EXTRACTED MATERIAL: Begin

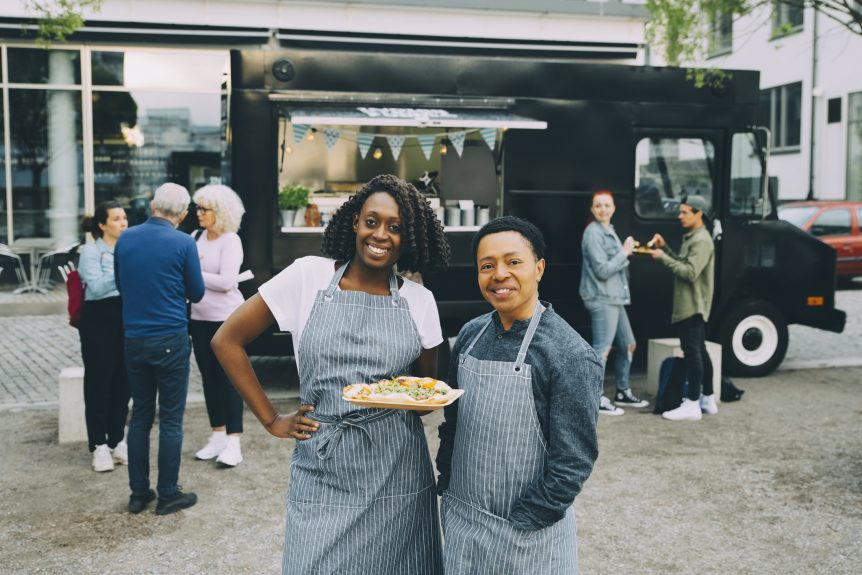 Group of people standing outside a food truck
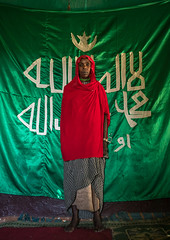 Sufi woman worshipper in front of islamic green flag, Harari region, Harar, Ethiopia (Eric Lafforgue) Tags: africa red portrait people woman color green vertical scarf outdoors photography women day adult african flag muslim islam faith religion unescoworldheritagesite indoors shawl spirituality ethiopia sufi sufism worshipper oneperson developingcountry hornofafrica ethiopian harrar eastafrica placeofworship harar abyssinia arabiccalligraphy traditionalclothing onewomanonly lookingatcamera fulllenght harari oromo 1people harer onlywomen harariregion oneadultonly hararjugol ethio162908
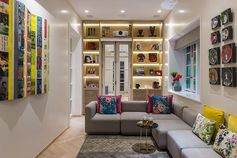 Shelving Idea - Add custom shelving that wraps around the doorway, increasing storage space and adding ambient light with hidden lighting. #ShelvingIdea #WrapAroundShelving #InteriorDesign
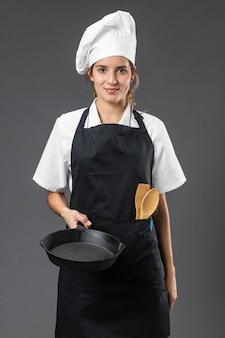 Portrait female chef with pan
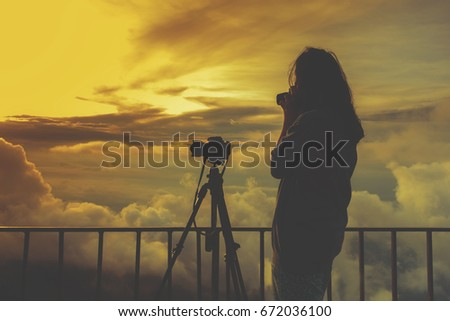 Women are happy to take photo at the mountains with fog. Women are photographer, have fair lighting or over sunlight.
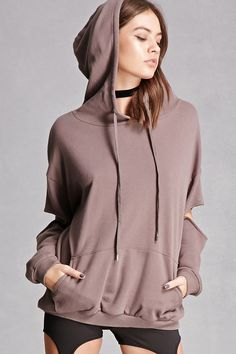 A French terry knit sweatshirt featuring a drawstring hood, a front kangaroo pocket, dropped shoulders, long sleeves with cutouts at the elbows, and ribbed trim. This is an independent brand and not a Forever 21 branded item.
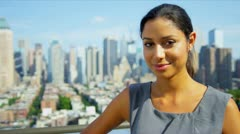 Portrait of Hispanic female business manager on rooftop overlooking Manhattan  - stock footage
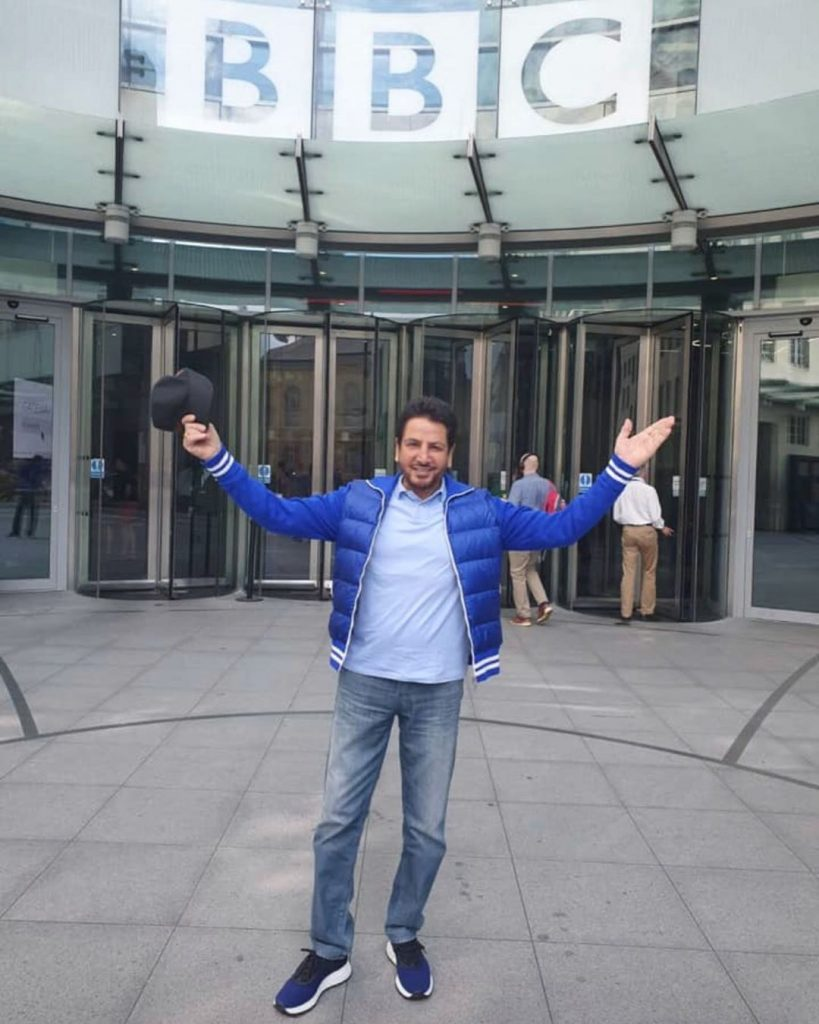 gurdas maan is standing front of bbc. he wear blue coat, sky blue t shirt and jeans.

EXTRACTED MATERIAL: End

Keep every word of the lines above unchanged in the copy, and omit the pictures.

 Group of people standing outside a food truck
 Sufi woman worshipper in front of islamic green flag, Harari region, Harar, Ethiopia (Eric Lafforgue) Tags: africa red portrait people woman color green vertical scarf outdoors photography women day adult african flag muslim islam faith religion unescoworldheritagesite indoors shawl spirituality ethiopia sufi sufism worshipper oneperson developingcountry hornofafrica ethiopian harrar eastafrica placeofworship harar abyssinia arabiccalligraphy traditionalclothing onewomanonly lookingatcamera fulllenght harari oromo 1people harer onlywomen harariregion oneadultonly hararjugol ethio162908
 Shelving Idea - Add custom shelving that wraps around the doorway, increasing storage space and adding ambient light with hidden lighting. #ShelvingIdea #WrapAroundShelving #InteriorDesign
 Portrait female chef with pan
 Women are happy to take photo at the mountains with fog. Women are photographer, have fair lighting or over sunlight.
 A French terry knit sweatshirt featuring a drawstring hood, a front kangaroo pocket, dropped shoulders, long sleeves with cutouts at the elbows, and ribbed trim. This is an independent brand and not a Forever 21 branded item.
 Portrait of Hispanic female business manager on rooftop overlooking Manhattan  - stock footage
 gurdas maan is standing front of bbc. he wear blue coat, sky blue t shirt and jeans.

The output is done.